start Data to process

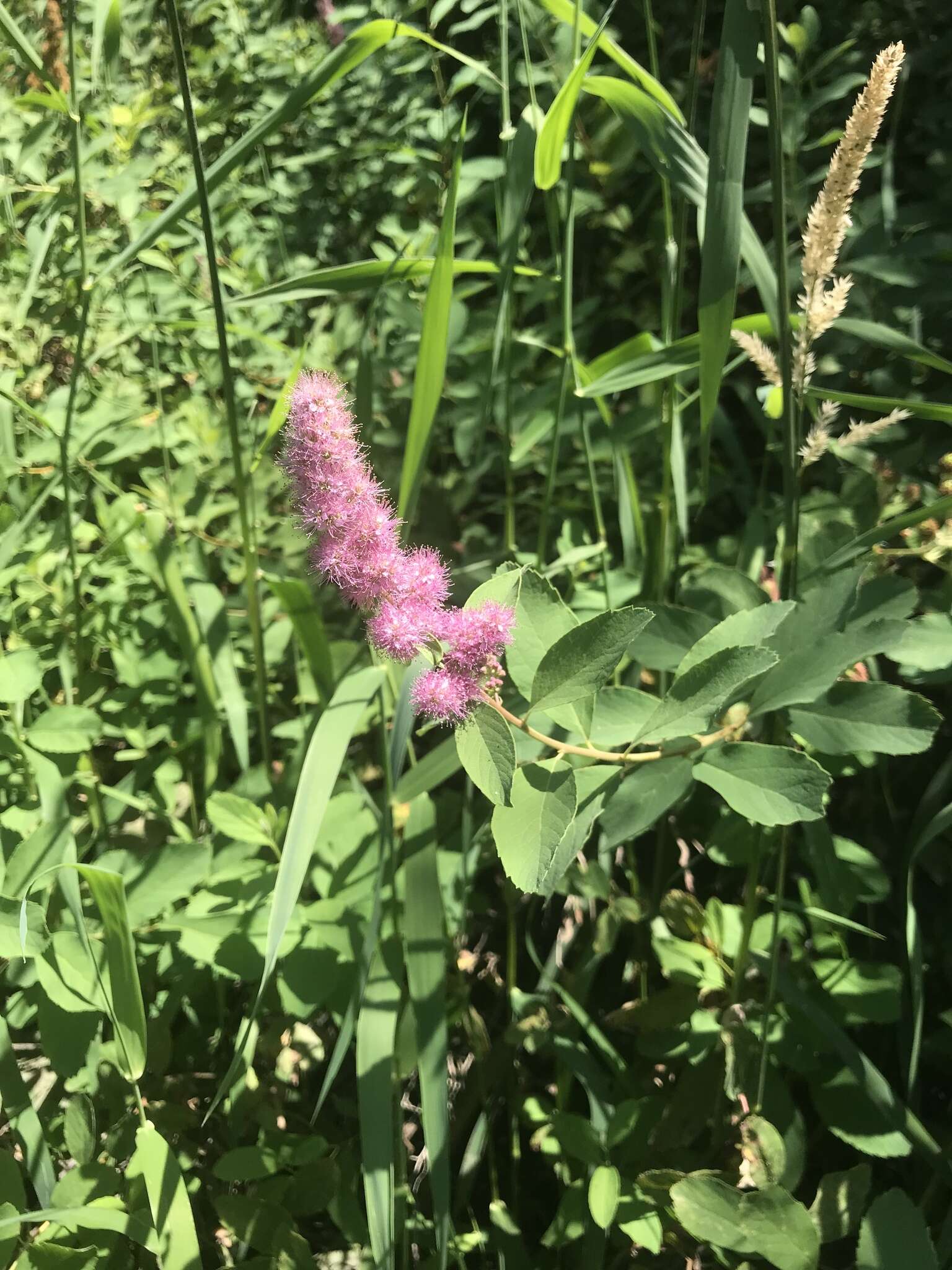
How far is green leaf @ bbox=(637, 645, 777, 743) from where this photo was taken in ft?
2.08

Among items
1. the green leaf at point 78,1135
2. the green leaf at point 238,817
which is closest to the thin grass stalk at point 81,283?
the green leaf at point 238,817

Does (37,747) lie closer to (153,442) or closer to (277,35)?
(153,442)

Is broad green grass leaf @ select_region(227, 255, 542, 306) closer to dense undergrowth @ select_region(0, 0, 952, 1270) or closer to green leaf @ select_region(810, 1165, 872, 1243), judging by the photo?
dense undergrowth @ select_region(0, 0, 952, 1270)

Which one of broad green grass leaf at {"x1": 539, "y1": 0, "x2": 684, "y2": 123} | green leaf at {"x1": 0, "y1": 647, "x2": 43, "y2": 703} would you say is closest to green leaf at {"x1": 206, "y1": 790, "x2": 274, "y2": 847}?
green leaf at {"x1": 0, "y1": 647, "x2": 43, "y2": 703}

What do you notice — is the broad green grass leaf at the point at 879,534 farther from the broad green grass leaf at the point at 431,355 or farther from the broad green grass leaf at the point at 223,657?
the broad green grass leaf at the point at 223,657

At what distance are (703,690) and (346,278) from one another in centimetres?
Result: 58

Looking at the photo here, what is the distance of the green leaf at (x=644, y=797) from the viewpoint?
0.72m

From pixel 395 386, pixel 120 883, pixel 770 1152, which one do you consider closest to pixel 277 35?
pixel 395 386

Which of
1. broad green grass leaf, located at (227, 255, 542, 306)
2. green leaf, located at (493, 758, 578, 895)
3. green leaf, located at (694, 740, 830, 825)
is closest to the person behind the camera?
green leaf, located at (493, 758, 578, 895)

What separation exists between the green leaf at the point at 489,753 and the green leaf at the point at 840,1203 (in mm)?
619

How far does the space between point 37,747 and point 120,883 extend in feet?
1.12

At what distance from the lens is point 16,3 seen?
1.98m

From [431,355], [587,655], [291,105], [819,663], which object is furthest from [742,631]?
[291,105]

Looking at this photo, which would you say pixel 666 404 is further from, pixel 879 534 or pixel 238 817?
pixel 238 817
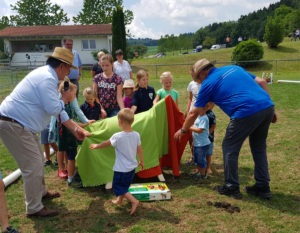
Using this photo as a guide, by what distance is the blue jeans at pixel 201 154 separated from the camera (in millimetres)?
4828

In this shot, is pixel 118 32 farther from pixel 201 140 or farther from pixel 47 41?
pixel 201 140

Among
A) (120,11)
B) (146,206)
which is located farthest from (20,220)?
(120,11)

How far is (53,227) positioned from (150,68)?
1202 inches

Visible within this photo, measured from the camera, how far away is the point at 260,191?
432cm

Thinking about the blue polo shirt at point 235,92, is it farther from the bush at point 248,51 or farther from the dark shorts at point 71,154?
the bush at point 248,51

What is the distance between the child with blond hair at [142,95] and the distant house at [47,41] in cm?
3263

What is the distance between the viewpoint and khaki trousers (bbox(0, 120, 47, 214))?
3488mm

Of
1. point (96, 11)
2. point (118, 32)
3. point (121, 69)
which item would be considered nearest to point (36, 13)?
point (96, 11)

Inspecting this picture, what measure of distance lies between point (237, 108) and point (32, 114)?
2741 millimetres

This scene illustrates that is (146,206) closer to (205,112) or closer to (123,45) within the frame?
(205,112)

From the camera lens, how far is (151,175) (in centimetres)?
475

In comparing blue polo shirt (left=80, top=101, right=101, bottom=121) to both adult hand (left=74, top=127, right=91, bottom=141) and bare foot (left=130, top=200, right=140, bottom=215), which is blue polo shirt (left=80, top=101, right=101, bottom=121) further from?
bare foot (left=130, top=200, right=140, bottom=215)

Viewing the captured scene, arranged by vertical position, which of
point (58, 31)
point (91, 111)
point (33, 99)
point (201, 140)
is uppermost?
point (58, 31)

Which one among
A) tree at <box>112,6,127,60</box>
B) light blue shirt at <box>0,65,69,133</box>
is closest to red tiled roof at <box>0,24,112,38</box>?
tree at <box>112,6,127,60</box>
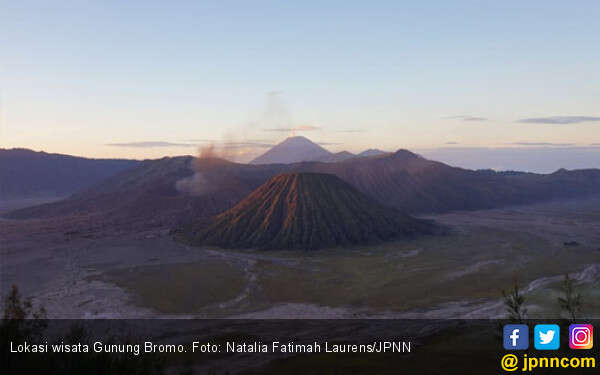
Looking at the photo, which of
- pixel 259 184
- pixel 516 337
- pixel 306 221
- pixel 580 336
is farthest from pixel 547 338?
pixel 259 184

end Data to process

Directive: Rewrite the items from the line with "This scene illustrates" up to and including the last line of the items as a Markdown table with the columns Row and Entry, one numbered line per row. Skip blank lines and leave the pictures out.

Output for this exercise:
| Row | Entry |
|---|---|
| 1 | This scene illustrates that is (146,206) closer to (205,112) or closer to (123,45) within the frame? |
| 2 | (205,112) |
| 3 | From the camera lens, how far is (151,175) (in centimetres)? |
| 4 | 475 |
| 5 | In comparing blue polo shirt (left=80, top=101, right=101, bottom=121) to both adult hand (left=74, top=127, right=91, bottom=141) and bare foot (left=130, top=200, right=140, bottom=215), which is blue polo shirt (left=80, top=101, right=101, bottom=121) further from? |
| 6 | bare foot (left=130, top=200, right=140, bottom=215) |
| 7 | Viewing the captured scene, arranged by vertical position, which of |
| 8 | point (58, 31) |
| 9 | point (91, 111) |
| 10 | point (33, 99) |
| 11 | point (201, 140) |
| 12 | is uppermost? |
| 13 | point (58, 31) |
| 14 | Which one among |
| 15 | A) tree at <box>112,6,127,60</box> |
| 16 | B) light blue shirt at <box>0,65,69,133</box> |
| 17 | is closest to red tiled roof at <box>0,24,112,38</box>? |
| 18 | tree at <box>112,6,127,60</box> |
| 19 | Looking at the photo, which of |
| 20 | - pixel 259 184 |
| 21 | - pixel 516 337 |
| 22 | - pixel 306 221 |
| 23 | - pixel 580 336 |
| 24 | is farthest from pixel 547 338? |
| 25 | pixel 259 184 |